Twenge has continued her research, publishing a new book called "Generations" with much more data backing her hypothesis. The book analyzes mental health trends for five age groups, from the Silent Generation (born 1925-1945) to Gen Z (born 1995-2012), showing definitively how the way teens spend their time has changed.
A Generation in Crisis
Generation Z, defined by Pew Research Center as anyone born between 1997 and roughly 2012, has been particularly affected. According to Sph, this generation "has almost always been exposed to mobile devices, high speed Wi-Fi, social media, and an internet landscape that allows for constant connectedness - for better or for worse."
The crisis came to a head during the COVID-19 pandemic, when the American Academy of Pediatrics, American Academy of Child and Adolescent Psychiatry, and Children's Hospital Association declared a National State of Emergency in Children's Mental Health in 2021. However, as Benjamin Druss, professor and Rosalynn Carter Chair in Mental Health at Emory University, explains: "There was an inflection point starting between 2010 and 2012 where we started seeing spiking levels of everything," according to Sph.
The Path Forward
The evidence now overwhelmingly points to a hidden mental health crisis among Gen Z teenage girls, with social media playing a central role.

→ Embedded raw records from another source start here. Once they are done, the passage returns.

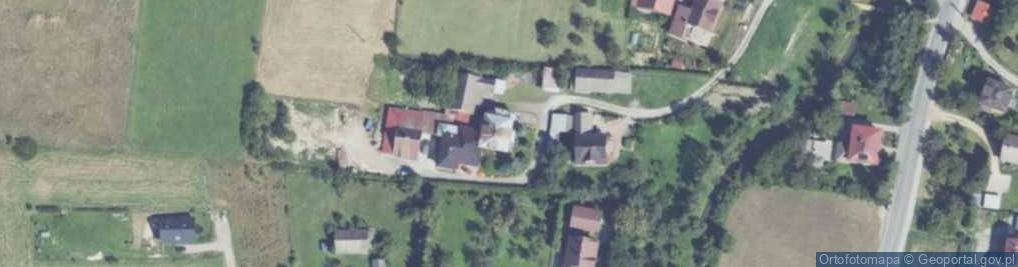 Zdjęcie satelitarne Stolarstwo Marek Kęsek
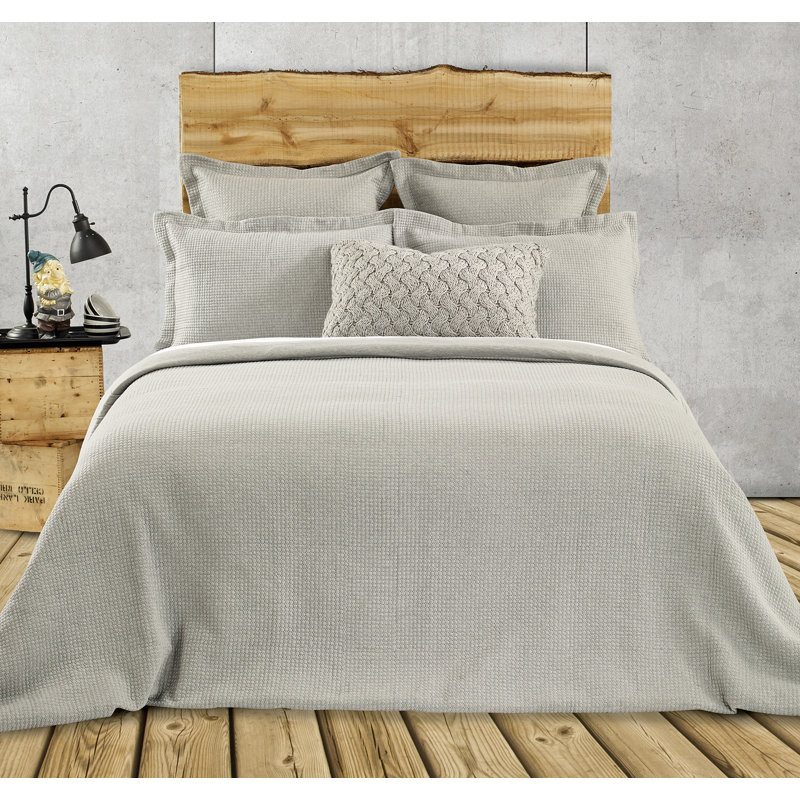 Collection de housse de couette réversible Rustic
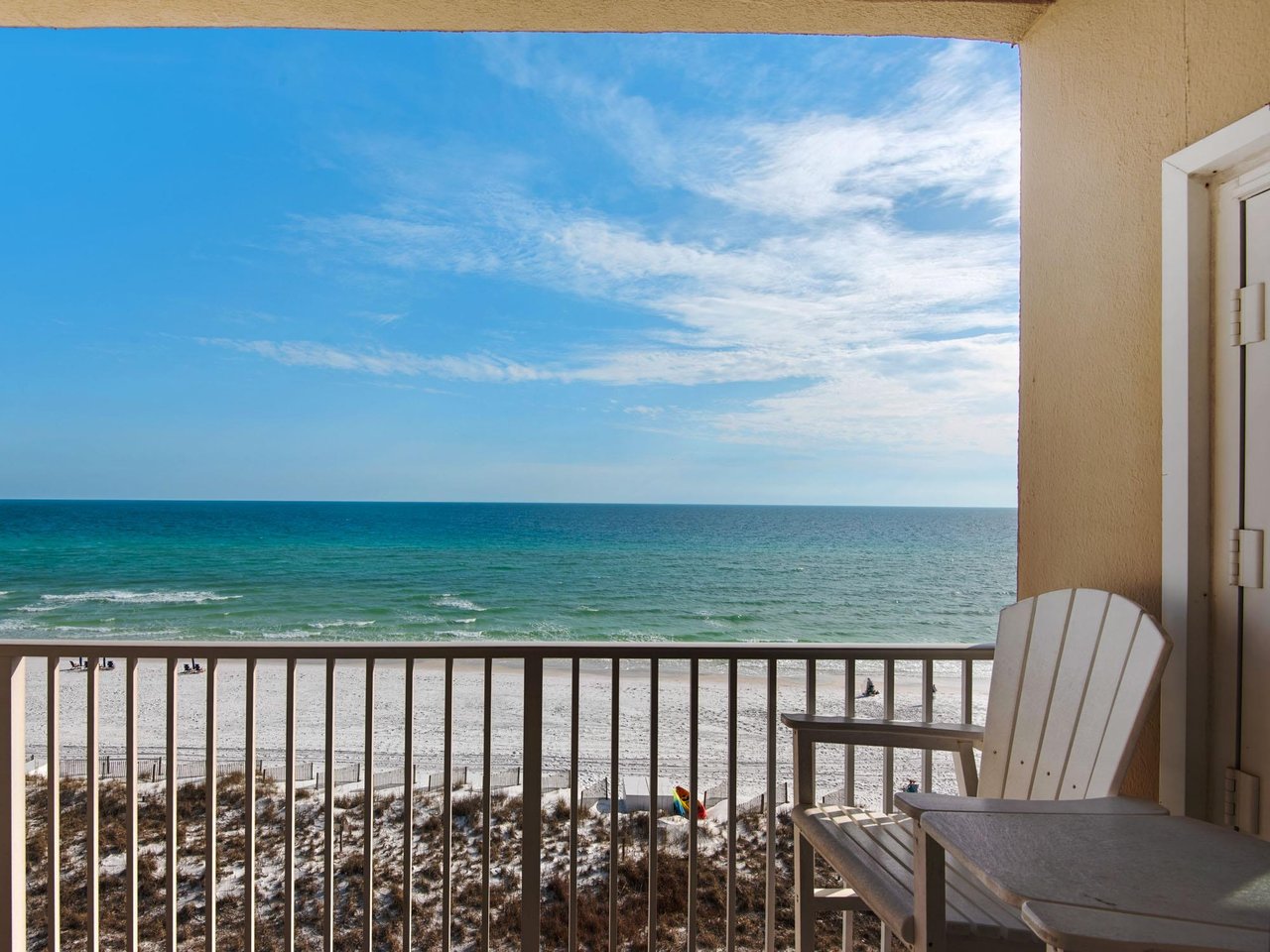 Beautiful Gulf View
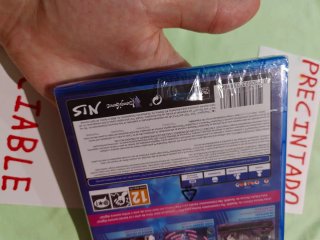 🇪🇸 Yuru Kill Deluxe Edition PS4 Precintado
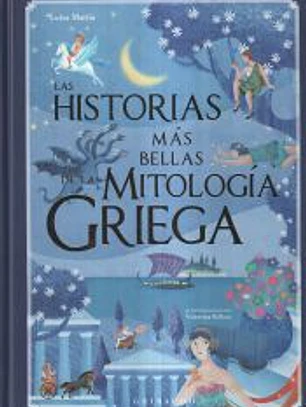 Las historias más bellas de la mitología griega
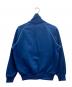 adidas (アディダス) トラックジャケット ブルー サイズ:M：8000円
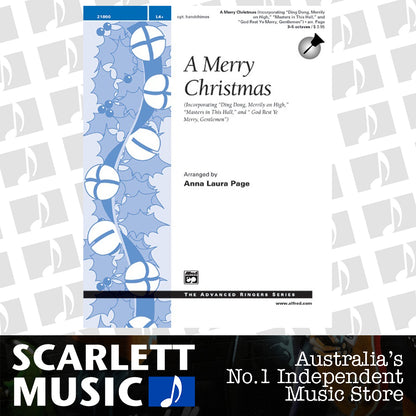 A Merry Christmas Handbells — view 2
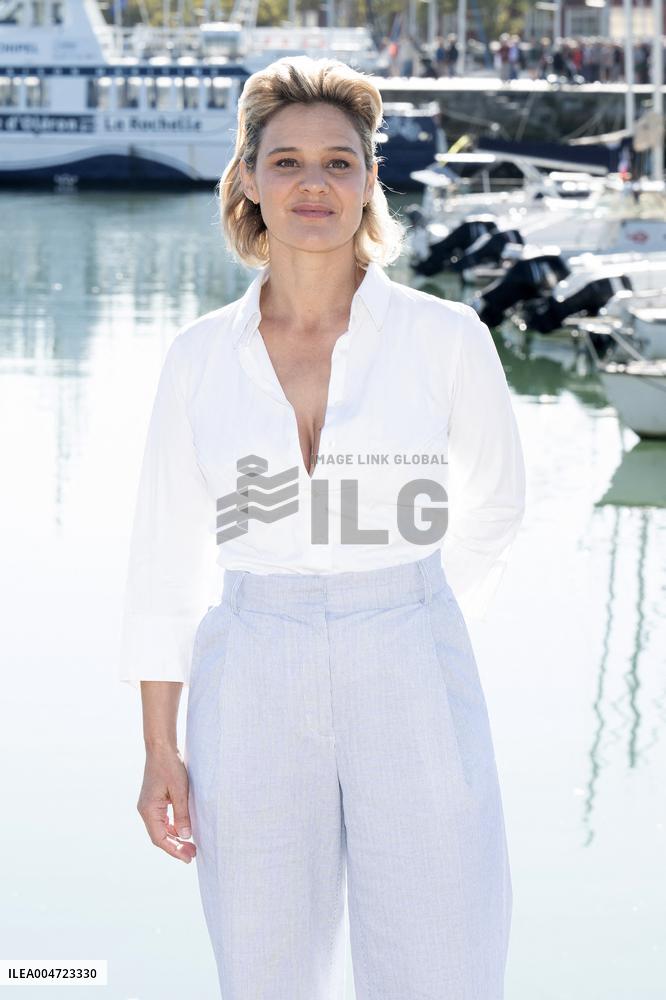 Rochelle Fiction Festival Desenchantees  photocall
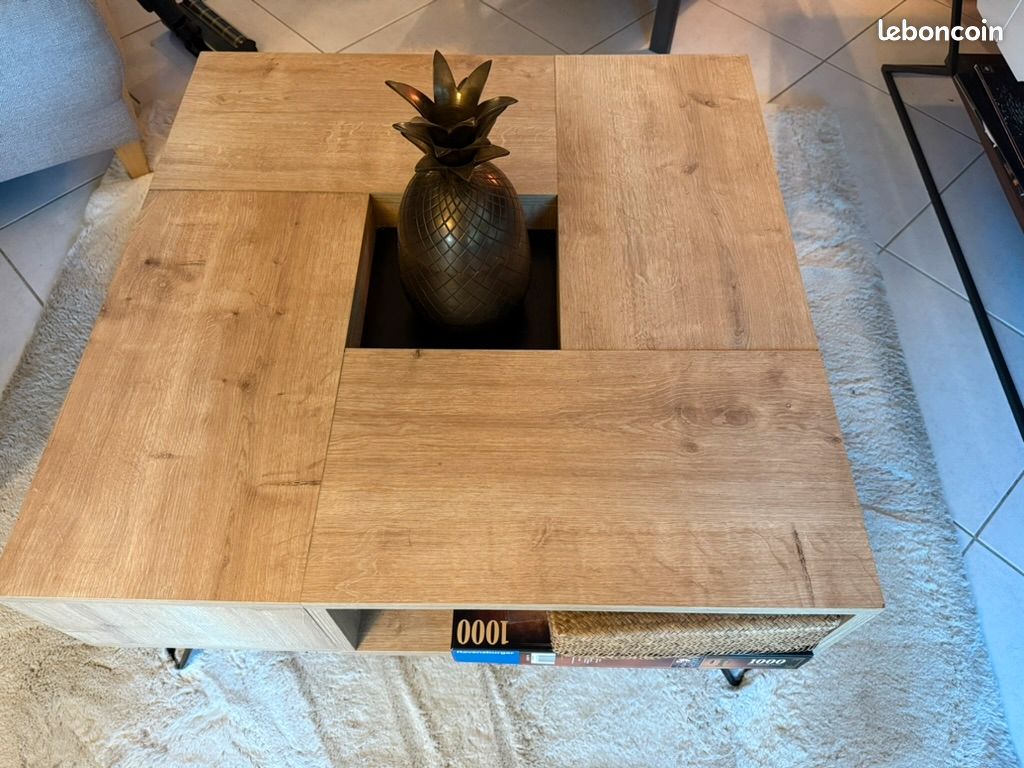 Table de sallon (image 2)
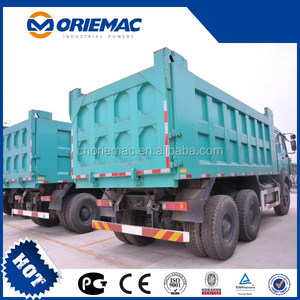 BEIBEN 6*4ตีคู่รถบรรทุกเพื่อขาย - Product Image 4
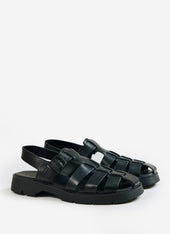 Kleman | Babord VGT Sandal | Black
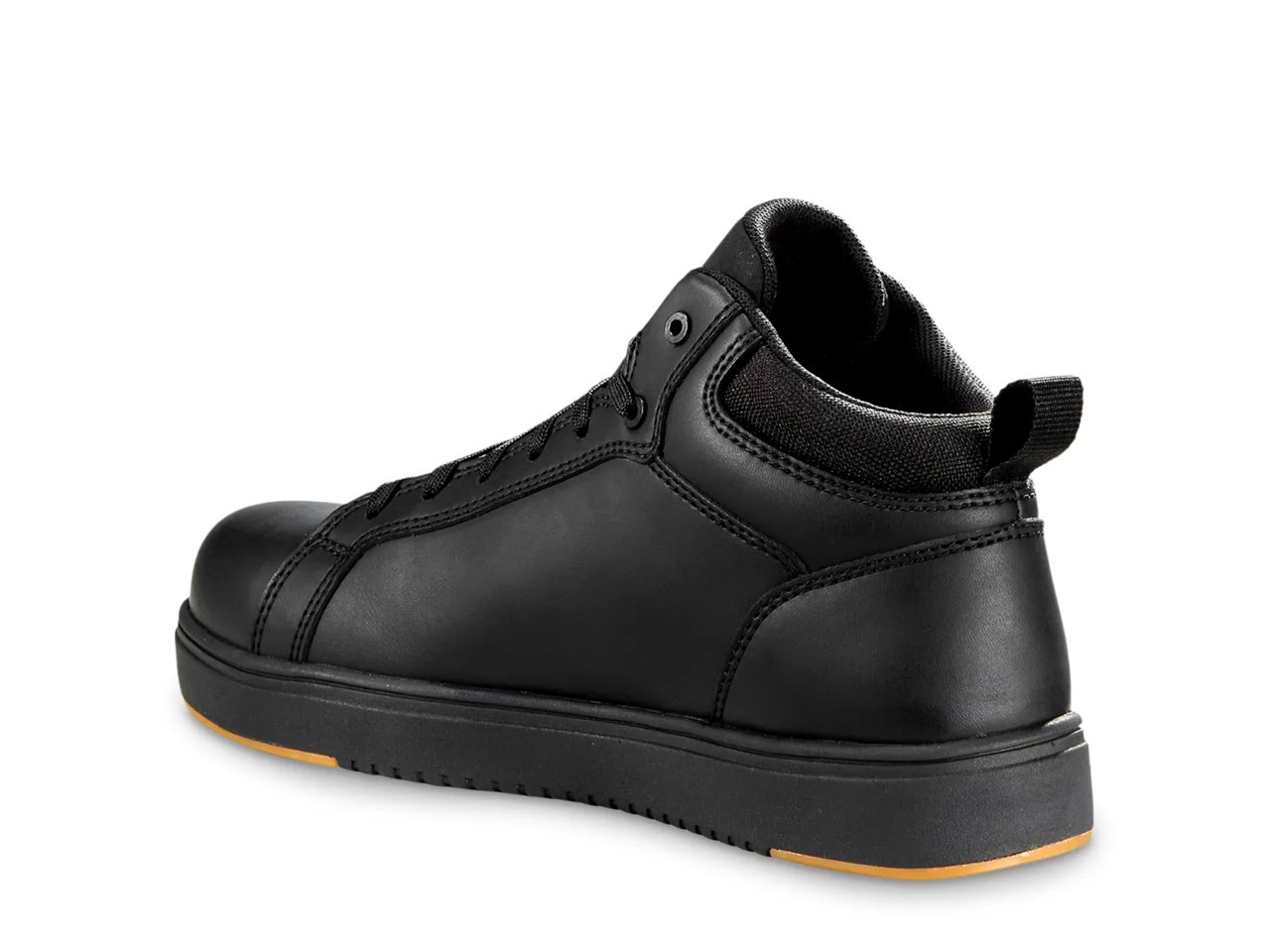 Detroit Nano Toe Mid-Top Slip-Resistant Work Sneaker - Men's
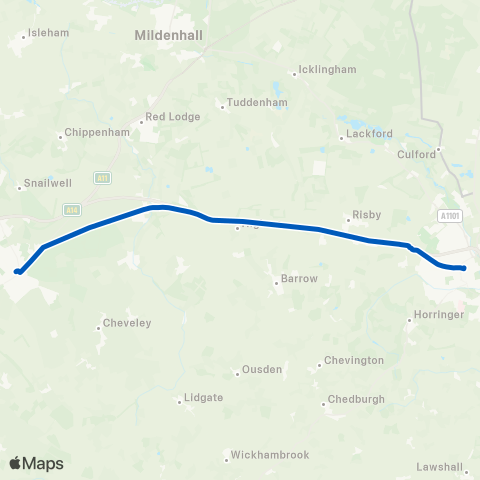 Stephensons of Essex  map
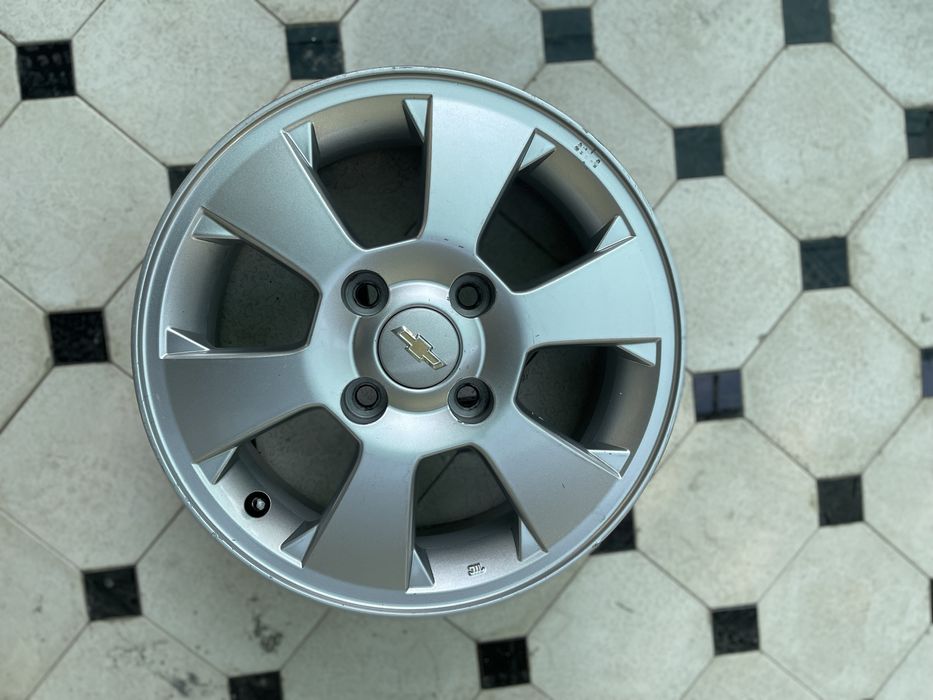 Gentra Lacetti disk 1 dona original singan svarka kraska kilinmagan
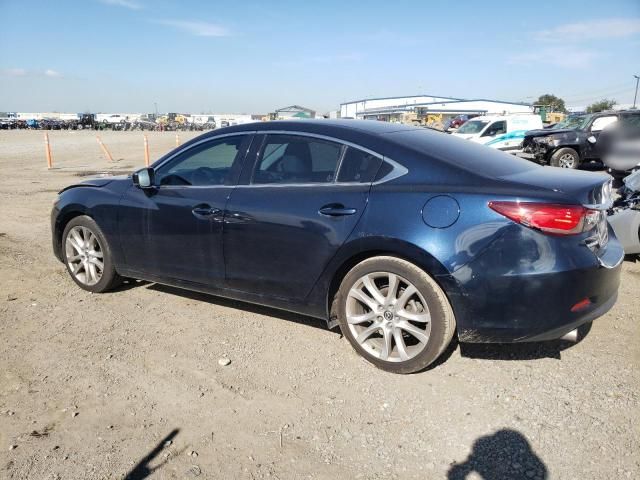 2017 Mazda 6 Touring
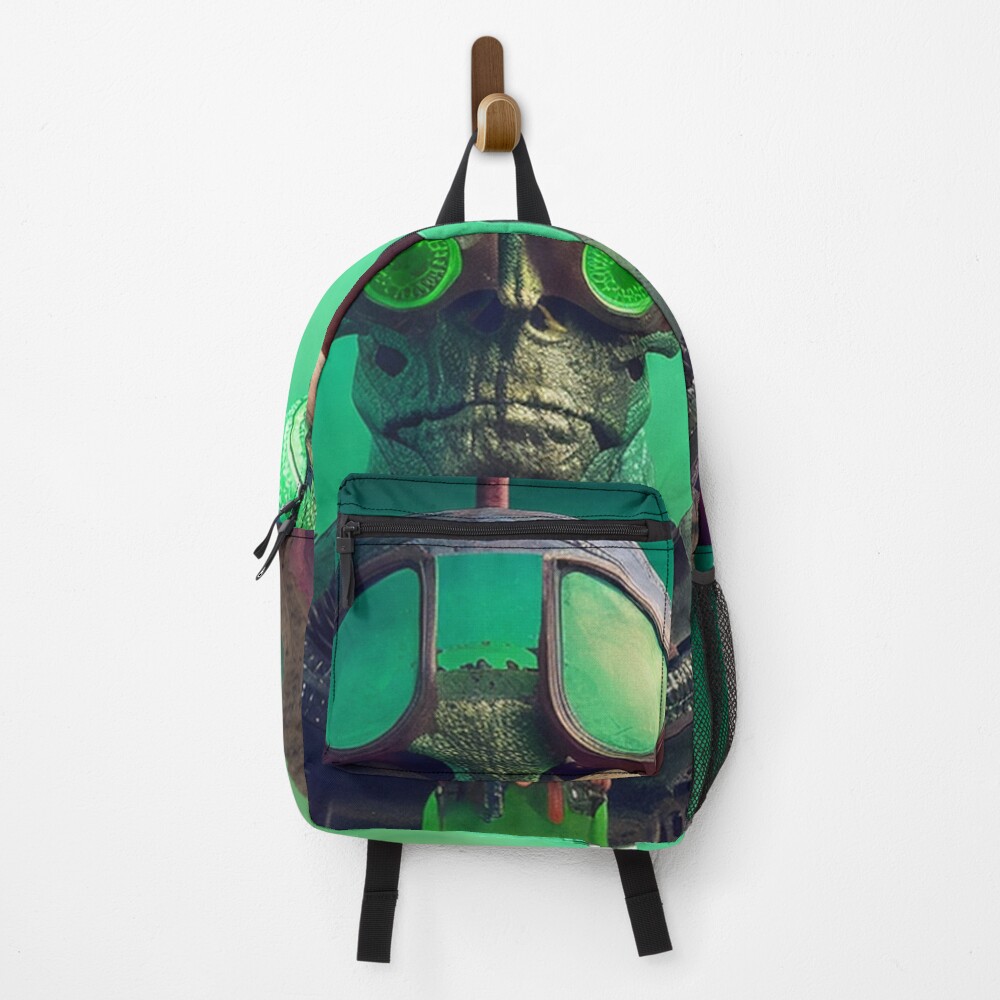 Item preview, Backpack designed and sold by LabZoidd.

As The New York Times reporting reveals, families are desperately seeking solutions, with parents describing situations as "life or death" and feeling that traditional approaches are insufficient.
The crisis demands immediate attention from policymakers, technology companies, parents, and mental health professionals. With 95% of teens now using social media and a third using it constantly, addressing this crisis requires understanding that an entire generation's childhood has been fundamentally altered by technology - with teenage girls bearing the heaviest burden of mental health consequences.